オカ板の住民なら「零」というゲームを知っているよね?

幽霊を写せる特殊なカメラを使って悪霊と戦う謎解きゲームみたいなやつ。
それがひとつの発端ともいえる話を、嫁がしてくれた。

オカルトマニアの嫁が大学時代のこと。
嫁と同じサークルに入っていた男で、少し変わった奴がいた。
周りの人間を見下すような態度が多く、場の空気を読まない毒舌家でもあったため、嫁やサークルメンバーからは敬遠されていたそうだ。

そいつは嫁に気があったようで、しばしば彼女にちょっかいを出してきたらしい。
その日も嫁の気を引くため、次のような幽霊話を振ってきた。

・昔の人が言ったように、カメラには魂=エネルギーを吸い取る効果がある(彼によれば、写真はエネルギーをもぎ取って紙に焼き付けた物らしい)

・肉体があれば失ったエネルギーは回復できるが、純粋なエネルギー体である幽霊には相当なダメージとなる。

・よってカメラを使って除霊する「零」のシステムは非常に合理的。

箸にも棒にもかからぬ話と一笑に伏した嫁の態度にカチンと来たか、男は「じゃあお前のために心霊写真撮ってきてやるよ!」とどこかへ行ってしまった。
だが彼の大言壮語はいつものことなので、誰も期待していなかったそうだ。

数日後、男はおかしな写真を持ってサークルに顔を出した。
俯き加減で暗い表情の若い女がカメラを睨んでいる。
フラッシュはたいていたようだが、背景は黒くてほとんど何も見えない。
率直に言って、「零」で撮る幽霊写真のパクリとしか思えない代物だった。
・・・つまりどうみても偽物。

男は興奮気味に幽霊を取る際の武勇伝を語るが、彼が行った廃墟は、心霊スポットでも何でもないただの空き家。
結局誰も写真を称賛せず、彼は法学部の奴に説教されただけだった。
それが不満だったか、彼は写真を焼き増しして色々な出版社やTV局に送ったが、どれも送り返されてきて、以後は梨のつぶて。

大量の焼き増しの処分に困ったのか、男はメンバーに写真を押し付け始めた。
大抵の者はゴミ箱に直行させたが、嫁は「偽物としても上手に作ったな」と、冗談半分に保存しておいた。

数カ月が過ぎ、皆が写真など忘れたころ、自宅の火事で男が亡くなった。
火元は彼の部屋だったそうだ。
たとえ普段はウザいと思っていても、知っている人間が死んだというのは相当なショックらしく、サークルメンバーはお互いを慰めながら、彼の思い出話などをしていた。

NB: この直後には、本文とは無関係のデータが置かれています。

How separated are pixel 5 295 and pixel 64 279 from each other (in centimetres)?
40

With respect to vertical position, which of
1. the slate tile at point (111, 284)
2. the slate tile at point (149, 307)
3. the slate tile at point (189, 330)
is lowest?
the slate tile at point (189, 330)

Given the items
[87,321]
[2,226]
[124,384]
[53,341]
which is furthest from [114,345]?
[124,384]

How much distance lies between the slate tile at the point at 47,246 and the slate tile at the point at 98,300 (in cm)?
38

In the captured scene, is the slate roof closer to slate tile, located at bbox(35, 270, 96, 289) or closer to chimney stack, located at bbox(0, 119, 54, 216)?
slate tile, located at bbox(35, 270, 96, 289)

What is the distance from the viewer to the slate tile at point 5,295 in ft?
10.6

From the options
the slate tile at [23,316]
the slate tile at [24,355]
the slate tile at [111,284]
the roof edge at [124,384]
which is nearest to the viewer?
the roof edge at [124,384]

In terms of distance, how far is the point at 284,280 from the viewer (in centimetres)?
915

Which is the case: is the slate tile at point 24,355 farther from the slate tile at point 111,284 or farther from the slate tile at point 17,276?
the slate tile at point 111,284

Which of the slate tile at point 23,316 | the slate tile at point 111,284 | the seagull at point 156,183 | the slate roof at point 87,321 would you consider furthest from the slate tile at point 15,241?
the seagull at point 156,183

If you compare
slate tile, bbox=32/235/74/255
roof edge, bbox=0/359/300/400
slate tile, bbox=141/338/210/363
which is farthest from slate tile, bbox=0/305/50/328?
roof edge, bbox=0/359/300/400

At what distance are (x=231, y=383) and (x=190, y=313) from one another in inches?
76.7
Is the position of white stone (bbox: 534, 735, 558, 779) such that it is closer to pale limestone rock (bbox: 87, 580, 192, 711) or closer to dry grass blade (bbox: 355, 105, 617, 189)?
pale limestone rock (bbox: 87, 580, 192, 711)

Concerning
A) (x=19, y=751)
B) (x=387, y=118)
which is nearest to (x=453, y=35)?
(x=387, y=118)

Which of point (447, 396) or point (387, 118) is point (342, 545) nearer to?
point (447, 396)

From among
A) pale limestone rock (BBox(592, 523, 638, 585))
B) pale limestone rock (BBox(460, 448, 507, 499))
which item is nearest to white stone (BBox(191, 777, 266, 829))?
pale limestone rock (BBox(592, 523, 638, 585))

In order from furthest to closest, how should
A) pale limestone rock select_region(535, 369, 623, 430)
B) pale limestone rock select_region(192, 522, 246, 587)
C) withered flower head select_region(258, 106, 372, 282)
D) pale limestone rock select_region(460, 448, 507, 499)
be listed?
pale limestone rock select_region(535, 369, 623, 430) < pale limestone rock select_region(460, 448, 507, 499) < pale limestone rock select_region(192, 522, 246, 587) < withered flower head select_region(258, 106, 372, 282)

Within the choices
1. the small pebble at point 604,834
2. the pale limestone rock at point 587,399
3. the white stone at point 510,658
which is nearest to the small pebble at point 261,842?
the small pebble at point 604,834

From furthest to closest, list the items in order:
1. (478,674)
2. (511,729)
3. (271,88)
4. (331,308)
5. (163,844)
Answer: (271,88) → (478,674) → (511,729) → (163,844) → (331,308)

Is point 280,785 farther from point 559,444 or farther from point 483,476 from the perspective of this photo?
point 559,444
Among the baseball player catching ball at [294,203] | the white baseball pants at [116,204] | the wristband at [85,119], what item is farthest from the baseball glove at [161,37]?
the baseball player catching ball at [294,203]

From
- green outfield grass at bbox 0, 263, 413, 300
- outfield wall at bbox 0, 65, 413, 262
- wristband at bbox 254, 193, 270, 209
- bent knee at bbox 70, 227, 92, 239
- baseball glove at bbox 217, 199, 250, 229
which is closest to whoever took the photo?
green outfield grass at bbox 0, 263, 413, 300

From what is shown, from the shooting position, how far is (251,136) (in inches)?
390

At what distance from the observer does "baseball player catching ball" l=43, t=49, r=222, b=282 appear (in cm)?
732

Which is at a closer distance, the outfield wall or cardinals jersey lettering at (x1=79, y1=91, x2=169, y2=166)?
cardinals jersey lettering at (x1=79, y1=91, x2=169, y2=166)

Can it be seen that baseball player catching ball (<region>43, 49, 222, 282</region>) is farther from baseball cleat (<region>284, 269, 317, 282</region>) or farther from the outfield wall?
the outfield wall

その流れで嫁が例の写真を取り出したところ、真っ黒だったはずの背景に赤い光がさしていて、その光の中に、真っ黒な物がいくつもいくつも折り重なっている。
その形はどうみても人間であり、見ようによっては炎の中の黒焦げの人間。

女は相変わらずそこに立っているが、光のせいでその女が透けていることが分かった。
嫁はパニックしたのか、翌日その写真を廃墟に投げ捨ててしまった。
さらに数ヵ月後、その空き家は不審火で焼け落ちた。

出版社ってのは、送ったものを律義に送り返すものなのか?
写真は本物の心霊写真だったのか?
火事と写真にどれだけの因果関係があるのか?
・・・嫁はそんなことを言って首をかしげていた。

そして、最近霊感の強い友人にこのことを話したところ、こんな返答があったらしい。

霊感の強い友人「その女はなんの力もなく、ただそこに『居た』だけだったのに。写真がエネルギーを紙に焼き付けるとまで分かっていたなら、なぜそれを焼き増ししようなんて思ったのか。何も手を出さなければ、その女は永遠に無力でそこに『居る』だけの存在だっただろうに」

蛇足だけど、廃墟の火事の少し後、サークルの人がその家のことを調べたそうだ。
もともとその空き家に住んでいたのは年配の夫婦で、独立して家を出た娘さんを火事で亡くした後、引っ越していったのだそうだ。